Heparin-induced thrombocytopenia (HIT), a prothrombotic drug reaction caused by platelet-activating anti-platelet factor 4 (PF4)/heparin antibodies, is commonly diagnosed with the platelet serotonin-release assay (SRA) or enzyme immunoassay (EIA). Researchers from McMaster University recently reported in the American Journal of Hematology that some patients may have SRA-negative HIT and require testing with a modified assay.

“Although few diagnostic tests can be expected to have 100% sensitivity, our group has traditionally regarded the SRA as having high sensitivity for HIT,” the authors, led by Theodore Warkentin, MD, Professor in Pathology and Molecular Medicine at McMaster University, wrote. “Recently, however, other investigators have proposed that SRA-negative HIT might be relatively common.”

This observation prompted Dr. Warkentin and his colleagues to evaluate the frequency of SRA-negative HIT in a cohort of 430 patients who were previously tested for HIT. These patients were part of a prospective study that evaluated the “4Ts” pretest scoring system and had residual serum and plasma samples available.

The researchers performed detailed clinical summaries of patients who were found to have HIT, including documentation of all heparin exposures, serial platelet counts, thrombotic events, and any other relevant events to explain thrombocytopenia.

The researchers identified a total of 35 patients who met criteria for SRA-positive HIT – all of whom had a clinical and laboratory picture compatible with HIT and also a positive EIA (≥1.00 optical density units). Most of these patients (n=20; 57% of the SRA-positive cohort) had objectively documented thrombosis (3 arterial events and 17 venous events) that occurred in association with the episode of HIT. The median platelet count nadir in this group was 44×109/L. Three (9%) of the SRA-positive patients died within 30 days of follow-up.

Another 27 patients were found to be EIA-positive/SRA-negative, defined as <20% serotonin-release and a positive EIA; these patients were evaluated further to see whether some cases were consistent with a strict diagnosis of SRA-negative HIT.

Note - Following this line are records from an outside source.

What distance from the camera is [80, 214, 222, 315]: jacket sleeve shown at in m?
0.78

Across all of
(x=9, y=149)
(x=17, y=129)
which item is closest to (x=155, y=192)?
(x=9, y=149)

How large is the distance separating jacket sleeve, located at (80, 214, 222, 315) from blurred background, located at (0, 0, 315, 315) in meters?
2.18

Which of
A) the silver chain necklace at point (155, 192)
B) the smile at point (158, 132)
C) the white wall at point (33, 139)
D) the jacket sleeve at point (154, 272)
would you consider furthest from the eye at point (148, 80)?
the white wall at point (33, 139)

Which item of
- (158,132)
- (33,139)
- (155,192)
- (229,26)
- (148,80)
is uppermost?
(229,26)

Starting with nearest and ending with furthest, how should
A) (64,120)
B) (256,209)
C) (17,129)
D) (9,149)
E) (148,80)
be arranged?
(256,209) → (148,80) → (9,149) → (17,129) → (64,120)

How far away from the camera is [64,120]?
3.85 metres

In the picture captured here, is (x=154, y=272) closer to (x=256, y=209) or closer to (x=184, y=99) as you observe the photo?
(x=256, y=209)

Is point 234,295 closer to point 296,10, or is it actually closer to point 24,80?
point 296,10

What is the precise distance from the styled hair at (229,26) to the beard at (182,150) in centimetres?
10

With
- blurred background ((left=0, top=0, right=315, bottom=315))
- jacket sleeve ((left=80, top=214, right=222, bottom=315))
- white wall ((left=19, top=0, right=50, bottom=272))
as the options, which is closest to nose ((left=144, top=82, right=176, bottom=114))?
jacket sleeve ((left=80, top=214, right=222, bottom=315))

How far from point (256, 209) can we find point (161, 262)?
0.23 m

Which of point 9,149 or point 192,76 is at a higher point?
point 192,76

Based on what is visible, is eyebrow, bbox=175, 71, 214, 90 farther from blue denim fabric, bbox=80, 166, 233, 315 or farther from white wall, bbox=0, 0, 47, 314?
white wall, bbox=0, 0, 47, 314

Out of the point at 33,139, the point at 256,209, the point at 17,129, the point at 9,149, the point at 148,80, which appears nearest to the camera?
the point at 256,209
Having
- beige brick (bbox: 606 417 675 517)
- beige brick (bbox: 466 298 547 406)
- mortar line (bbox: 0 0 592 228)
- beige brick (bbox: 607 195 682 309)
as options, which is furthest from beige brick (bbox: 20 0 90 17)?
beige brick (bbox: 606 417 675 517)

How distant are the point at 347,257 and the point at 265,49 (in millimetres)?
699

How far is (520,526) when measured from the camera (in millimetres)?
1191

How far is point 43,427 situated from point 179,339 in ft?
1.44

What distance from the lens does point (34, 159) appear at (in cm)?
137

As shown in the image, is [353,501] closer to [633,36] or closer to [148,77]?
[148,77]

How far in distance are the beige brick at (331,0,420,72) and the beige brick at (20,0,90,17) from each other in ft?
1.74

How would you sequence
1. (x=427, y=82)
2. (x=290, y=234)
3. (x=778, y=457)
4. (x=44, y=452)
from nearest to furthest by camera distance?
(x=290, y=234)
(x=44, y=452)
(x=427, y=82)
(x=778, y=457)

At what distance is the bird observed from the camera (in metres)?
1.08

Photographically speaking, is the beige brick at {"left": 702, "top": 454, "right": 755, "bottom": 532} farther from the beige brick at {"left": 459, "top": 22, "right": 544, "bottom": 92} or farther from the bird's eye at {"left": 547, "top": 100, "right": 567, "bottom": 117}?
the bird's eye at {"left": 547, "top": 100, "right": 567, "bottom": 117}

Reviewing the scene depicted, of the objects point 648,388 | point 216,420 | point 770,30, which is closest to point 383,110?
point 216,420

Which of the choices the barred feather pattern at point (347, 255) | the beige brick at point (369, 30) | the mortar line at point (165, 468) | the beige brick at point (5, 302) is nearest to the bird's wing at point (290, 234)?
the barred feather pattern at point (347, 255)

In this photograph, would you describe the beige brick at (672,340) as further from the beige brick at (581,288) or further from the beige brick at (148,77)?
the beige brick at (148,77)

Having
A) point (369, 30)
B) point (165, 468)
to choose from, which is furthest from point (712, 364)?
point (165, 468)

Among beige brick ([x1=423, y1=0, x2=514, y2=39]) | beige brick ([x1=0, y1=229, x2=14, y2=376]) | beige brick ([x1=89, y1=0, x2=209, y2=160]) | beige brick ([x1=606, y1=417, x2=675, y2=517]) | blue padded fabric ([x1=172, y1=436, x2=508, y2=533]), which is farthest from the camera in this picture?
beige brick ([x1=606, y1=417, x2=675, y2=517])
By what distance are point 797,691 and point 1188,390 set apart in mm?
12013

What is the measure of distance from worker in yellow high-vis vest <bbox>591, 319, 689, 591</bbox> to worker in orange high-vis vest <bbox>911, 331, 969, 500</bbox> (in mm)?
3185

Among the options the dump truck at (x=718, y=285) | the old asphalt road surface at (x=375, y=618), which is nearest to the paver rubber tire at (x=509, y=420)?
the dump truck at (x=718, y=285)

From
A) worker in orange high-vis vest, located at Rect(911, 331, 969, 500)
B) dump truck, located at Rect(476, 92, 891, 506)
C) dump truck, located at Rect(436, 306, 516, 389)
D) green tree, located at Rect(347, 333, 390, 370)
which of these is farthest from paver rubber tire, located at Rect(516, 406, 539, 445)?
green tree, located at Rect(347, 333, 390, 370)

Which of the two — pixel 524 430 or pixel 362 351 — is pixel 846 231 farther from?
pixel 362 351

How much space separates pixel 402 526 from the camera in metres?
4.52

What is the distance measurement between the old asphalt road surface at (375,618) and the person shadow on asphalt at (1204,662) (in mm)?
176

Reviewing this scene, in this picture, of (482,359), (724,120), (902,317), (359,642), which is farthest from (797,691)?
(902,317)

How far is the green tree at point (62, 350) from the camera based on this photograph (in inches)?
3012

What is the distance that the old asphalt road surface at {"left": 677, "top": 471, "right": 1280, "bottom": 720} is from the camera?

The degree of thrombocytopenia in this group was similar to that observed in SRA-positive patients, with a median platelet count nadir of 49×109/L. However, there were distinct differences in the frequency of thrombosis, which was higher in the SRA-positive group (20/35 [57%] vs. 4/27 [15%]; p=0.0013), while the 30-day mortality was higher in the SRA-negative patients compared with the SRA-positive patients (8/27 [30%] vs. 3/35 [9%]; p=0.045).

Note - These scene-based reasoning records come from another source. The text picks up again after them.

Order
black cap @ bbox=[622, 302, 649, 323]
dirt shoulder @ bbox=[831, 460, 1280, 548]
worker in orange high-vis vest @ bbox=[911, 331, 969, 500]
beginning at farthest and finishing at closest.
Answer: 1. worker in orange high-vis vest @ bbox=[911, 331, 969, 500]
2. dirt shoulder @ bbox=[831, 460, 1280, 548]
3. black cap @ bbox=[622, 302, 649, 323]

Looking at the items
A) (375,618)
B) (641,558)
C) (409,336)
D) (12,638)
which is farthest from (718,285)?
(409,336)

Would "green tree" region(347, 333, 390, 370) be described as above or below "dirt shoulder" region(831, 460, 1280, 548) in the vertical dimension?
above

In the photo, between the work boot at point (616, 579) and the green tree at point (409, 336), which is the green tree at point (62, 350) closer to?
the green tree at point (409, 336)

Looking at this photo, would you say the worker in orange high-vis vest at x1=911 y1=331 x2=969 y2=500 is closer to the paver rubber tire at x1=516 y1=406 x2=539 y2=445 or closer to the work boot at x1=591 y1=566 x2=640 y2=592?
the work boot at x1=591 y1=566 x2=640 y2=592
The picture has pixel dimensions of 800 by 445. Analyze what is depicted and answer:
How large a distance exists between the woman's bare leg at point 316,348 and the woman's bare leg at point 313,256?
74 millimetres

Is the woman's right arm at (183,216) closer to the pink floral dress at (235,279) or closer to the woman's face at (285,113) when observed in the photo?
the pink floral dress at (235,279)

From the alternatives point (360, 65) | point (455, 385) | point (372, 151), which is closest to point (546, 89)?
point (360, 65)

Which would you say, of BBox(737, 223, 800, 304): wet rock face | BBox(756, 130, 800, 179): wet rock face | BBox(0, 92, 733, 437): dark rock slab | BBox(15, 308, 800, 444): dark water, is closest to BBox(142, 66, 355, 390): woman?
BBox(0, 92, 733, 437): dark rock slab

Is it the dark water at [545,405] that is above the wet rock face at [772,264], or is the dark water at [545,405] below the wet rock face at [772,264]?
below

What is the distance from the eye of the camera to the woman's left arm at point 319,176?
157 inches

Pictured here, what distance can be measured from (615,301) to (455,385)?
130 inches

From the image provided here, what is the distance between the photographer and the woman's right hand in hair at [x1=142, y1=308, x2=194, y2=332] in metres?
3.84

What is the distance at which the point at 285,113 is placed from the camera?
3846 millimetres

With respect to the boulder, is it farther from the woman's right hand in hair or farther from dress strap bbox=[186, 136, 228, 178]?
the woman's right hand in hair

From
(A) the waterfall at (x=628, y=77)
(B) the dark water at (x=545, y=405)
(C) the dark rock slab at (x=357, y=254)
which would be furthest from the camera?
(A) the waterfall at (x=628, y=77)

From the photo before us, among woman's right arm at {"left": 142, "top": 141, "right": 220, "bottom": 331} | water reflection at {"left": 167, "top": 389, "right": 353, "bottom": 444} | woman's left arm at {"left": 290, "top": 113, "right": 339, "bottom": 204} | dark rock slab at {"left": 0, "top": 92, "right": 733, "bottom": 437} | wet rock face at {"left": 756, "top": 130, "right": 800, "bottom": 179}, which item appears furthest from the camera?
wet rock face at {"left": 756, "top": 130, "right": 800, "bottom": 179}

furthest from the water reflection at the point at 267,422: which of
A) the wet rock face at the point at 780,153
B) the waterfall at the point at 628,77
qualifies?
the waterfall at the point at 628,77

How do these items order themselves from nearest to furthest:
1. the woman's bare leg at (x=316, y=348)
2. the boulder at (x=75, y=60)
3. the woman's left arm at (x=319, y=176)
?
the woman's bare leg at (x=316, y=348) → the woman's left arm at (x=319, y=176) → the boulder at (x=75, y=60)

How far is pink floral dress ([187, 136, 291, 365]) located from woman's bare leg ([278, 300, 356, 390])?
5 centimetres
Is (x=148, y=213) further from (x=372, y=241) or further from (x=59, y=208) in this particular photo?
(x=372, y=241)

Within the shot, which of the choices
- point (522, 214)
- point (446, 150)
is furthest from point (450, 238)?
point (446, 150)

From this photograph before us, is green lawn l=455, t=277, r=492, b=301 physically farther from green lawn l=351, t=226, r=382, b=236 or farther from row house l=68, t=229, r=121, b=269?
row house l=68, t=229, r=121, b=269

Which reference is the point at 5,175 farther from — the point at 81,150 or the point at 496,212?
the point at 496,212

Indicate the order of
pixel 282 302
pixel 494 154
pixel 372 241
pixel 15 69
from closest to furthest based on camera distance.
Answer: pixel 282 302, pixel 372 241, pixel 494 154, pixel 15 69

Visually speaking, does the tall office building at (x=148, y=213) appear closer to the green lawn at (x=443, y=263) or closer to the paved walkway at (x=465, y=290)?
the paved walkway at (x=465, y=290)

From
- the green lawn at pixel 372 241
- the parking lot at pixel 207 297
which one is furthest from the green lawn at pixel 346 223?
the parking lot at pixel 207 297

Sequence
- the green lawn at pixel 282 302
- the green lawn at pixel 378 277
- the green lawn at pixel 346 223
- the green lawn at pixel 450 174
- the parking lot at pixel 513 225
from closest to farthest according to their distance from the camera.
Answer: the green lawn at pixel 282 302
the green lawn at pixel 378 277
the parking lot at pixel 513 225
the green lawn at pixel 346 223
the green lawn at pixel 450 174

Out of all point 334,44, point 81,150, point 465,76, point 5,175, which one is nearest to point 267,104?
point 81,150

“We suggest that the greater mortality in SRA-negative/EIA-positive patients reflects the life-threatening nature of several of the underlying non-HIT explanations for thrombocytopenia,” including cancer, sepsis, and pneumonia, the researchers noted.

Of the SRA-negative group, only 1 patient met stringent criteria for SRA-negative HIT, including a clinical picture compatible with HIT (4Ts ≥4 points) and positive results on the “PF4-SRA,” a modified SRA using high concentrations of added PF4 rather than heparin. The patient was an 85-year-old woman who developed an otherwise-unexplained thrombocytopenia 7 days after starting heparin.

Only 2 of the remaining 26 EIA-positive/SRA-negative patients tested positive in the PF4-SRA for sub-threshold levels of platelet-activating antibodies – both of whom were considered to have a low probability of HIT (4Ts score ≤3).

For the patients in whom the PF4-SRA was negative, alternative explanations for thrombocytopenia were found. “Moreover, most of these patients were scored as low probability for HIT,” the investigators reported. “After the SRA test result returned negative, 10 of the 27 SRA-negative/EIA-positive patients received subsequent heparin re-exposure, with none of these 10 patients developing recurrent thrombocytopenia attributable to HIT.”

Overall, the conventional SRA was shown to have a sensitivity of 97%, and although the study supports the concept of SRA-negative HIT, “the frequency of this phenomenon appears to be low,” the authors concluded. “[These results] also provide a rational approach to investigate patients who could have SRA-negative HIT, namely by performing the PF4-SRA in an appropriate patient who has a clinical picture suggestive of HIT and in whom an EIA yields a result of ≥1.0 units.”

The study is limited by its reliance on data from a single medical community (McMaster University in Hamilton, Ontario), and the authors acknowledged that they tested stored serum samples that were up to 10 years old, which may have led to sample degradation and the underestimation of SRA-negative HIT cases.

The authors report no relevant conflicts of interest.


Warkentin TE, Nazy I, Sheppard JI, et al. Serotonin-release assay-negative heparin-induced thrombocytopenia. Am J Hematol. 2020;95:38-47.